The large language model revolution is shifting state of the art AI research out of the reach of ordinary AI laboratories. Apart from the fact that this relegates the power of this technology to a few big players, forcing the research community to be reliant on their APIs, and removing the ability of external researchers to probe these models for safety concerns, it also represents an impractical road to scaling that leads to an innovative wall.
IEEE Spectrum
Dylan Patel of the consultancy SemiAnalysis says, “We won’t be able to make models bigger forever. There comes a point where even with hardware improvements, given the pace that we’re increasing the model size, we just can’t.” And so, the study and development of technology with smaller models now matters more than ever.

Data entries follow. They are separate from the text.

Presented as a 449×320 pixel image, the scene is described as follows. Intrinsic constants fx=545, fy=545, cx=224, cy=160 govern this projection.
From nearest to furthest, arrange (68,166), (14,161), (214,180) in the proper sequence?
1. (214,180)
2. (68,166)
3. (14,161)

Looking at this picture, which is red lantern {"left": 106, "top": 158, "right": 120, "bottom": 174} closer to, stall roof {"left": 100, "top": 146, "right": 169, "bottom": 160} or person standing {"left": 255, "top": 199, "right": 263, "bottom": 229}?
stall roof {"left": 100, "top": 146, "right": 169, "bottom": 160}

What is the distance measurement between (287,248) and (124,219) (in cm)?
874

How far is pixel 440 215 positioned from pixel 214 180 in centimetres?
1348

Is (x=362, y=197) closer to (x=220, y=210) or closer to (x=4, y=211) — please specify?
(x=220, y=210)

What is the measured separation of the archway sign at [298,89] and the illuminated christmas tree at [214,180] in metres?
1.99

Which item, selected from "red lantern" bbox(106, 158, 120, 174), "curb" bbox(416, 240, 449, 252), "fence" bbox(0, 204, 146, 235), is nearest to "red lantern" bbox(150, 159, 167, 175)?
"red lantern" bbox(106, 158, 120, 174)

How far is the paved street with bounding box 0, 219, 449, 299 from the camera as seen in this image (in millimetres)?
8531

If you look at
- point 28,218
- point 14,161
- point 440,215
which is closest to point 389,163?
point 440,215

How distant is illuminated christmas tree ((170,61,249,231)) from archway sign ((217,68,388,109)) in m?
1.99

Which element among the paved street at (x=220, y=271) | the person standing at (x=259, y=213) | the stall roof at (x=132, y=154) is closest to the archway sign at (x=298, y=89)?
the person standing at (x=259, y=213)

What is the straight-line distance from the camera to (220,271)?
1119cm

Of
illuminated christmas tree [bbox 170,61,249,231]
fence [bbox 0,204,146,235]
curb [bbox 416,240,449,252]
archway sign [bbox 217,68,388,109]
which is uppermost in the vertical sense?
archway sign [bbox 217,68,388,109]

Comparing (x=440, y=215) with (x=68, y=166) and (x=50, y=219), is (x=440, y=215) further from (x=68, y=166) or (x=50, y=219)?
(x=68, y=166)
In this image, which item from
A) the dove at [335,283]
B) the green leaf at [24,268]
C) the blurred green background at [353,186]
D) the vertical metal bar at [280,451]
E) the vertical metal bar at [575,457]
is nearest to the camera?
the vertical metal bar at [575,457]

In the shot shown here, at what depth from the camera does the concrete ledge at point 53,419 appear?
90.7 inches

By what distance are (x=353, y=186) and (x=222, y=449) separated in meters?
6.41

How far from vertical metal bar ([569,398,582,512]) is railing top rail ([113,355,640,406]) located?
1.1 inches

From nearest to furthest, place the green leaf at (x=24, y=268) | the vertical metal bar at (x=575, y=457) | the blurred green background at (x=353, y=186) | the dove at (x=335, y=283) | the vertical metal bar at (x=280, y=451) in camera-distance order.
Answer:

Last year, DeepMind showed (and researchers at Meta, Nvidia and Stanford confirmed) that training smaller models on far more data could significantly boost performance. Additionally, Patel brings up the promising “mixture of experts” technique which is training smaller, specialized sub-models for various tasks rather than using a large, more general model. He and Sara Hooker, research leader Cohere For AI, also talk about exploiting the sparsity of models to compress them, by finding ways to remove empty parameters from the model.
Still, Patel concedes that the large model paths have their necessary place in research and development. “The max size is going to continue to grow, and the quality at small sizes is going to continue to grow,” he says. “I think there’s two divergent paths, and you’re kind of following both.”